EU Budget Meeting in Brussels
Germany's Chancellor Merkel, Britain's PM Cameron, Ireland's PM Kenny and EU Parliament President Schulz attend a meeting to discuss long-term budget in Brussels.

European leaders have agreed to the first budget reduction in EU history after overnight negotiations carved out spending cuts for the bloc over the next seven years.

Final terms of the deal have still to be revealed but some leaders briefed reporters in Brussels that a €960bn (£818bn/$1.29tn) ceiling had been reached after 15 hours of talks that pitted the austerity-led northern countries against the struggling economies in the south and the east of the world's largest economic area.

The agreement represents a €12bn pullback from the acrimonious budget talks that ended in failure in November, and €30bn from the previous seven-year budget deal. It was the first real-term cut in EU budget history.

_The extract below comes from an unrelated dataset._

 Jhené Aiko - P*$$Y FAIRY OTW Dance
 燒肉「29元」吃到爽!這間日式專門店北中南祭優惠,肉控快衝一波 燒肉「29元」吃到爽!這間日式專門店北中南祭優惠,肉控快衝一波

While the UK, Germany, the Netherlands, Denmark, Sweden and Finland wanted deep budget cuts, southern beneficiaries preferred less stringent reductions.

Prime Minister David Cameron, who was at the talks, had demanded tens of billions of euros in cuts from the proposed budget.

"The numbers that were put forward were much too high. They need to come down, and if they don't come down, there won't be a deal," he said on his way to Brussels for the two-day summit.

"The EU should not be immune to the sorts of pressure we have to reduce spending, find efficiencies and spend wisely - what we are all doing. There is a possible deal to be done - if they want to do it".

While Cameron met close allies in the bloc, German Chancellor Angela Merkel and the president of the European Council, Herman Van Rompuy, along with European Commission president Jose Manuel Barroso and French President Francois Hollande snubbed the key meeting amid indications of a budget compromise.